Temple of The Crossed Hands

Kotosh (Temple of The Crossed Hands), is the oldest architectural site of the Andes. It is believed to have had six periods of continuous occupation dating from the Pre-Ceramic Era (3000-1800 BC). This era was marked by construction of the earliest monuments, domestication of plants and animals in the Andes, use of a wide range of stone tools, and fishing and hunting activities along the coast.

The site was excavated by Japanese archaeologists between 1958 and 1962 during which they discovered interesting structures within the Temple. The temple itself is square in plan, and has one entrance on each side facing inwards. Compared with other religious structures built in this period, Kotosh was typical of highland buildings. On the coast, large, long and high platforms were superimposed on each other creating pyramids while on the highlands were stone rooms with shallow walls. Two sets of crossed hands are visible below each niche. One speculation is that the crossed hands symbolize the Southern Cross Constellation. Some people believe the crossed hands are a representation of male/female duality – The male hands representing strength, the female hands signifying intuition. Thus, duality appears to have been a central theme in Andean culture. The crossed forearm symbol is carved in stone on the temple walls, indicating that it was a significant religious mark. Today, the symbol decorates Peru’s Nuevo Sol coin. Other structures within Kotosh include a low stone bench and an open fire-pit in the center.

Kotosh temple served as a ceremonial site where rituals were regularly performed in the Early Andean community. It is believed that at the time, Andeans had not established socioeconomic differences among them.

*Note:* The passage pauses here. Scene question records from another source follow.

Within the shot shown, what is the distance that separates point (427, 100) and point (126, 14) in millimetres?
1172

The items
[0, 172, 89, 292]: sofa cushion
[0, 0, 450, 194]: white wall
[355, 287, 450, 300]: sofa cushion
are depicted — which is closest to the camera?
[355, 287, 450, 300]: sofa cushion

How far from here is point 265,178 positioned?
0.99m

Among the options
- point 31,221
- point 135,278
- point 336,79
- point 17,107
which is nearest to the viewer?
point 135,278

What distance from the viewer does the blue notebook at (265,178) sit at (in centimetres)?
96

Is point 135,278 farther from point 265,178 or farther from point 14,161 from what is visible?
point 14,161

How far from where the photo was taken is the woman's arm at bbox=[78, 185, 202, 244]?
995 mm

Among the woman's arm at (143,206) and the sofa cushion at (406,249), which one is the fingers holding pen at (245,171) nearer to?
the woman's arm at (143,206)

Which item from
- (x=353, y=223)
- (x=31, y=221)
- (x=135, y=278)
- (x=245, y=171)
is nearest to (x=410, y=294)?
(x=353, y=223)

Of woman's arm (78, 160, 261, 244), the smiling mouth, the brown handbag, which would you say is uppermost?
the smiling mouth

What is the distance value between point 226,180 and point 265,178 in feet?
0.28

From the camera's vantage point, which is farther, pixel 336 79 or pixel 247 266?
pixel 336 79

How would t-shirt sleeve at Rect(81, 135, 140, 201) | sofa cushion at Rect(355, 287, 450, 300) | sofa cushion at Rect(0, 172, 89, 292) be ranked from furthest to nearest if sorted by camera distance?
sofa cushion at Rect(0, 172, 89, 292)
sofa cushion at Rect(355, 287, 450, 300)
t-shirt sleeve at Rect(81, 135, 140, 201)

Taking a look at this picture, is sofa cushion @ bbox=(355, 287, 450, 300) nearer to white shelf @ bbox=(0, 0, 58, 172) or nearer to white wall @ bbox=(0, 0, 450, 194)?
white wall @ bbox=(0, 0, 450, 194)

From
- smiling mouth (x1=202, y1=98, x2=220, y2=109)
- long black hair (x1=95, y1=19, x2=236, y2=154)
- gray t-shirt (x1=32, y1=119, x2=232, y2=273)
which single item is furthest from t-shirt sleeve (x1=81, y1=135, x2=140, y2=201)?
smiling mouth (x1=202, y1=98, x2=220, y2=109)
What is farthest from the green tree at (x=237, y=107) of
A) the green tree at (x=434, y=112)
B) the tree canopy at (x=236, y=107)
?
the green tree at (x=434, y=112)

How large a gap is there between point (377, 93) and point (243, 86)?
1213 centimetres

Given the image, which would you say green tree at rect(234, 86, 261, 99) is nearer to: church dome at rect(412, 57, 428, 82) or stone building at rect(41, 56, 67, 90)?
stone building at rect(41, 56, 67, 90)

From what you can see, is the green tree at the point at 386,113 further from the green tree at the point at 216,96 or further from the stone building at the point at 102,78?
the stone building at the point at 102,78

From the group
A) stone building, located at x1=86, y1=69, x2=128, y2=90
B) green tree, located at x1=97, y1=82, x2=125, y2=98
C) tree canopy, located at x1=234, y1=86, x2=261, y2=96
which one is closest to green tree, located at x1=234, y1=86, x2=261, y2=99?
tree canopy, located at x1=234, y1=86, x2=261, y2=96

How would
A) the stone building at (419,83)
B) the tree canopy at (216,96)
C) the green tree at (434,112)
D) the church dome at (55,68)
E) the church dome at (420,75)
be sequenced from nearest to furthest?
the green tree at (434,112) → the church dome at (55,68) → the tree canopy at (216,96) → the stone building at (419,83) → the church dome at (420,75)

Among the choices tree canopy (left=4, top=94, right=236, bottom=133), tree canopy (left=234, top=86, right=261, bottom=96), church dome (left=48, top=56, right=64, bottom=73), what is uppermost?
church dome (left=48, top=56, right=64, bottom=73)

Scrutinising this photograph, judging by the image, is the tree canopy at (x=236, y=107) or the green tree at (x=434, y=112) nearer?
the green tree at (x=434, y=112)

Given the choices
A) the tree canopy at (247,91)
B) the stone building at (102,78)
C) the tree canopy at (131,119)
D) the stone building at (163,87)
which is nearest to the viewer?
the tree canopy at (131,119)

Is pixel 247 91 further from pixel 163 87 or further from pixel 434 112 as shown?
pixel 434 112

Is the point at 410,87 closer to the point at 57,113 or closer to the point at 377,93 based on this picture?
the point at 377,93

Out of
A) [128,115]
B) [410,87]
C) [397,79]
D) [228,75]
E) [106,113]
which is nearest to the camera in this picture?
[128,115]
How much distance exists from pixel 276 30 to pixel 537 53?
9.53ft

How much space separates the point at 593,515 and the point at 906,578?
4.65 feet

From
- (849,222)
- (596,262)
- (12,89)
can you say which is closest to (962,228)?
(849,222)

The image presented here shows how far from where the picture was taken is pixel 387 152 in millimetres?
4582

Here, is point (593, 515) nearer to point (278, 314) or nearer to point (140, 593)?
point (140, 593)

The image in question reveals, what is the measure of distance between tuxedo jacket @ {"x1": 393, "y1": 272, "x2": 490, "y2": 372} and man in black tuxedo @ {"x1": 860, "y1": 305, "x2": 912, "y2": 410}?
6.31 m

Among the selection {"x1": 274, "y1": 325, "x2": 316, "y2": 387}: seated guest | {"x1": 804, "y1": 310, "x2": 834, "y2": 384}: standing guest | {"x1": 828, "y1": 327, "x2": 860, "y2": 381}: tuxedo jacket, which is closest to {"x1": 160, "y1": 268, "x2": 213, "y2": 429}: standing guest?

As a result, if someone was a religious leader it did not mean that they had more wealth or social power compared to the average person. Religious leaders were responsible for leading the construction and maintenance of temples.

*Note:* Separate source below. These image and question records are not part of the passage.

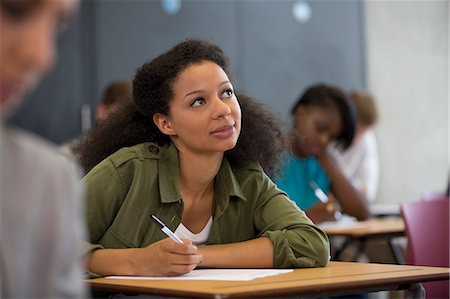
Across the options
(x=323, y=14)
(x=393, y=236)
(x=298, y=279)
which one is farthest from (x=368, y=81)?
(x=298, y=279)

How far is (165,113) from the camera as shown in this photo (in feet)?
8.13

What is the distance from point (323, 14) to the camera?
21.8 ft

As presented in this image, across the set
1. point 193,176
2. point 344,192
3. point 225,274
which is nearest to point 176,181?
point 193,176

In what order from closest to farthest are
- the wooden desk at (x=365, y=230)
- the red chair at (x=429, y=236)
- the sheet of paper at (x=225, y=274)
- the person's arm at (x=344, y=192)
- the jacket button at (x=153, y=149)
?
the sheet of paper at (x=225, y=274) < the jacket button at (x=153, y=149) < the red chair at (x=429, y=236) < the wooden desk at (x=365, y=230) < the person's arm at (x=344, y=192)

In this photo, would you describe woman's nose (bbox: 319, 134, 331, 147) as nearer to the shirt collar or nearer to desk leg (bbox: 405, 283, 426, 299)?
the shirt collar

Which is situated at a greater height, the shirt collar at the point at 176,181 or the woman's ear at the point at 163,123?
the woman's ear at the point at 163,123

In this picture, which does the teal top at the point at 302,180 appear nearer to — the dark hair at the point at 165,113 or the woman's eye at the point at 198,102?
the dark hair at the point at 165,113

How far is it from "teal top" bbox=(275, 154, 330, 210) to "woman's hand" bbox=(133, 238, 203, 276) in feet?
6.50

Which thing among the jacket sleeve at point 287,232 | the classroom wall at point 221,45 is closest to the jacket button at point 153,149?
the jacket sleeve at point 287,232

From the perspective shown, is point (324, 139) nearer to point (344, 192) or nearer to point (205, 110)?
point (344, 192)

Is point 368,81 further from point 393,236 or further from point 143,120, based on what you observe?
point 143,120

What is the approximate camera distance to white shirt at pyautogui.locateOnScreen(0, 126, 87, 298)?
3.26ft

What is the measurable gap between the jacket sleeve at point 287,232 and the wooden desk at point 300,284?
61 millimetres

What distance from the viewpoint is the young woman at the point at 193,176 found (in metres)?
2.24
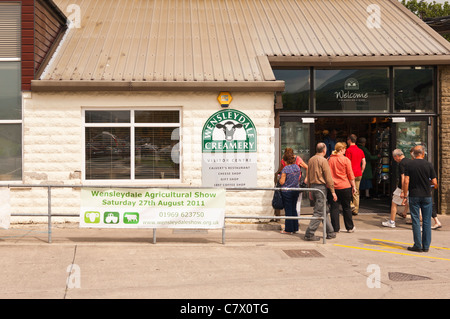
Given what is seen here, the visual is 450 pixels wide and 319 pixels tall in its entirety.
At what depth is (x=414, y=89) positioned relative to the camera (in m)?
11.9

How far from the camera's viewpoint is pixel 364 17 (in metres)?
13.3

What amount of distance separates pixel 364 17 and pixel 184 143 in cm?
655

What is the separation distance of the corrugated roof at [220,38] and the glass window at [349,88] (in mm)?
546

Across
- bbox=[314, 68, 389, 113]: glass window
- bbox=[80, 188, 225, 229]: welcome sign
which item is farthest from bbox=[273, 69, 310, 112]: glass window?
bbox=[80, 188, 225, 229]: welcome sign

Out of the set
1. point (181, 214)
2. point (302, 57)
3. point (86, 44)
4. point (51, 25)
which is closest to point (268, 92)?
point (302, 57)

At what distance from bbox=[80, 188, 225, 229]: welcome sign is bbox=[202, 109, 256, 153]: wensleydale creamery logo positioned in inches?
83.3

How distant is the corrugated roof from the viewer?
10.8m

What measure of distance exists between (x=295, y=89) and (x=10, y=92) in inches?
254

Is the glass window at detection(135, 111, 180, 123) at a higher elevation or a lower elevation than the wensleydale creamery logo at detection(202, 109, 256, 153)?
higher

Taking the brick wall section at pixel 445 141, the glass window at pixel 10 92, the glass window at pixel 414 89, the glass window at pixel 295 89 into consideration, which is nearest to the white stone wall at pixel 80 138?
the glass window at pixel 10 92

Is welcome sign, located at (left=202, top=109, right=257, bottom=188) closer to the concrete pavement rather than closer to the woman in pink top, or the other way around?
the concrete pavement

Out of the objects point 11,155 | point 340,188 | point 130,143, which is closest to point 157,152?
point 130,143

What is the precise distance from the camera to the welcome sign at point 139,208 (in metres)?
8.58

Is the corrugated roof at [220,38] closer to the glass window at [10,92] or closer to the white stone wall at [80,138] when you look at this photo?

Unlike other historical monuments that have been preserved and reconstructed a number of times, the Temple of The Crossed Hands was poorly maintained and now lies in ruins. As a result, archaeologists have had a hard time examining decorations in the temple and drawing connections about its sole purpose. It is interesting to note that there are no ruins that may reveal residence around the temple. Experts believe that Kotosh was a pilgrimage center, thus did not house many people. Evidently, other older temples have been discovered within Huánuco but The Temple of Crossed Hands is still significant to Andean history.

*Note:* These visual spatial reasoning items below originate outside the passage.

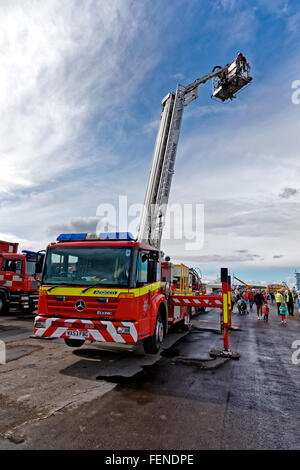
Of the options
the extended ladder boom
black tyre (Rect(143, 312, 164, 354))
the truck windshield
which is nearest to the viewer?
the truck windshield

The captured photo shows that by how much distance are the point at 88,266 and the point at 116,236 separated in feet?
2.81

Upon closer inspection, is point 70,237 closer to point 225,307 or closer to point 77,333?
point 77,333

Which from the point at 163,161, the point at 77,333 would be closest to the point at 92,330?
the point at 77,333

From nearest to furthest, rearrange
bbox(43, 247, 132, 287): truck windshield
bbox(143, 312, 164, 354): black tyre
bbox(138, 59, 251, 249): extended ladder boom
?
bbox(43, 247, 132, 287): truck windshield
bbox(143, 312, 164, 354): black tyre
bbox(138, 59, 251, 249): extended ladder boom

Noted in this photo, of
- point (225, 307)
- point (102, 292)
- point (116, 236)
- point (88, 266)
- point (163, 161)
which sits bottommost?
point (225, 307)

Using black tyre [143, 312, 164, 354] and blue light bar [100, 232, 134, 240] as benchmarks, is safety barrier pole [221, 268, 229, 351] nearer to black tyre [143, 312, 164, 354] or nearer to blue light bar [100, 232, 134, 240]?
black tyre [143, 312, 164, 354]

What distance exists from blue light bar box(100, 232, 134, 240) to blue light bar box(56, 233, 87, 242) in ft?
1.47

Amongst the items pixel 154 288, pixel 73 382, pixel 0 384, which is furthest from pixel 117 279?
pixel 0 384

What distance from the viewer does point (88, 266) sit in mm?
5746

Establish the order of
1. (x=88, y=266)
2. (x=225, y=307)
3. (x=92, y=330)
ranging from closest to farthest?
(x=92, y=330) < (x=88, y=266) < (x=225, y=307)

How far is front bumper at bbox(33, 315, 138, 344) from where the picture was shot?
5.11m

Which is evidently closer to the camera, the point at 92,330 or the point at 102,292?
the point at 92,330

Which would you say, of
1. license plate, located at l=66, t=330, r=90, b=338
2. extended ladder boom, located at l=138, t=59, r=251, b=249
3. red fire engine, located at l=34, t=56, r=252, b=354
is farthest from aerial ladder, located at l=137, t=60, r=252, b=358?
license plate, located at l=66, t=330, r=90, b=338
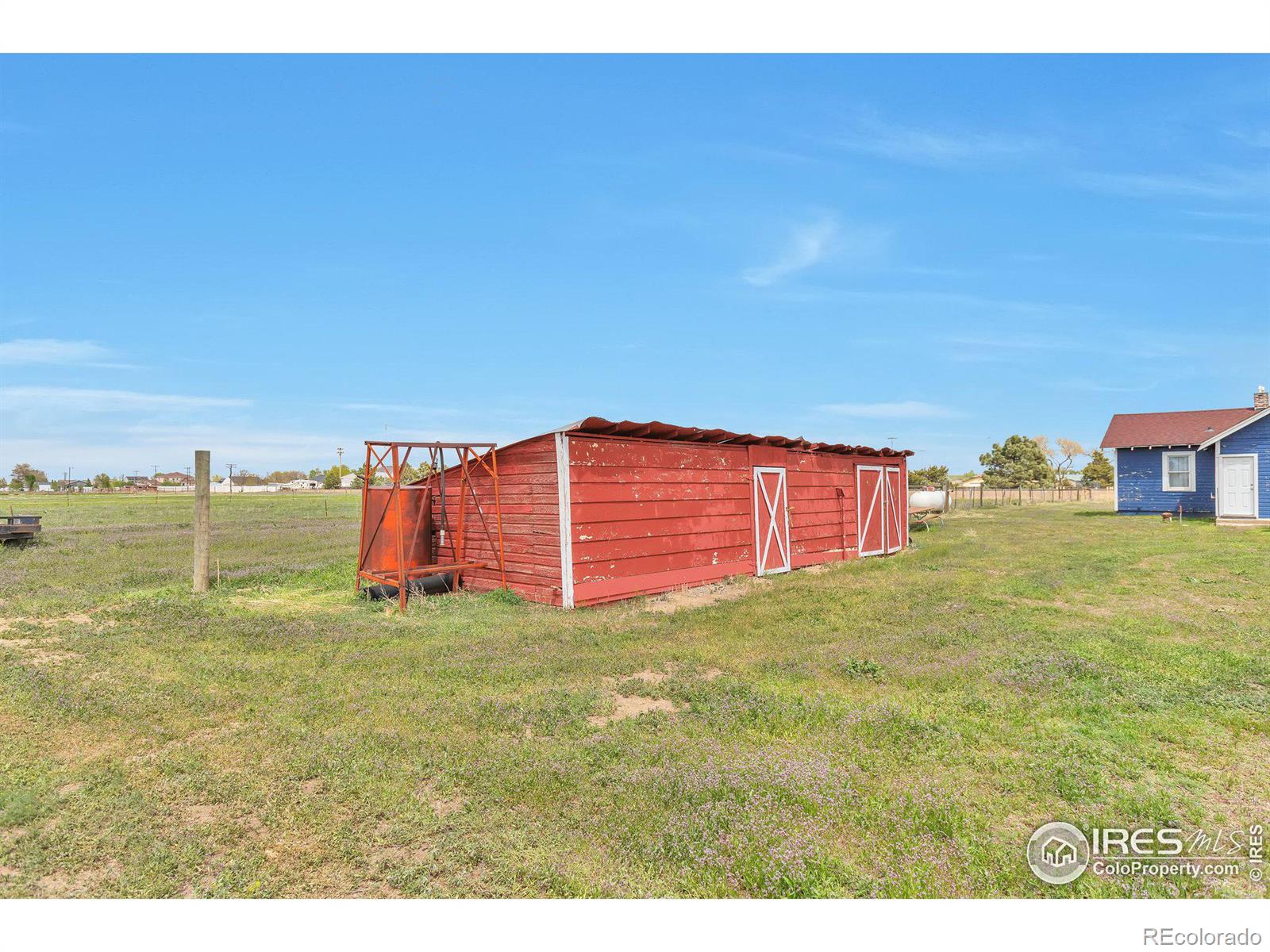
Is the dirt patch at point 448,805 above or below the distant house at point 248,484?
below

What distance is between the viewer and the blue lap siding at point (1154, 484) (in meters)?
29.9

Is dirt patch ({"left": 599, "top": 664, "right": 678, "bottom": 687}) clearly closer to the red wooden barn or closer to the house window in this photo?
the red wooden barn

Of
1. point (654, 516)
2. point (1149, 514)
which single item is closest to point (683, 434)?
point (654, 516)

One thought on “Temple of The Crossed Hands

  1. After doing my archaeology project on Tiwanaku, I have learned about early Andean culture and must say that the things they were able to do so early on in human history is astounding. It seems so odd that already around 3000 BC that people were learning how to domesticate so many varieties of plants animals. Also it’s interesting to note how you mentioned that the crossed hands symbol is so evident throughout the temple. So many civilizations existed around the Andes over time, and each seemed to have adopted their own symbols of spirituality. Tiwanaku for instance had many instances of the Gate of the Sun symbol appearing, where above a doorway like structure there would be an image of a deity with a fancy headdress and birds around it. It strikes me as a curiosity how these symbols came to be, and what they actually represented. Like you said, the temple today exists as ruins of what was, which is startling considering how important these places once were. The destruction of these ancient temples and the lack of historical writing with them makes deciphering what exactly their important spiritual symbols meant and their actual uses quite the mystery. While it is possible to guess what they were used for, we cannot necessarily ascertain their uses or determine whether or not they were suitable for residency. This is simply because there is not enough currently known to be able to make definitive claims. It does raise an interesting point however when you said that it was thought the Temple of the Crossed Hands was meant for pilgrimage. It raises questions as to who exactly went, who or what were they paying tribute to exactly, and how would a place designated for religious pilgrimage come to end up so neglected? Hopefully the future holds more answers to these questions, as the ancient Andean history is certainly a fascinating one.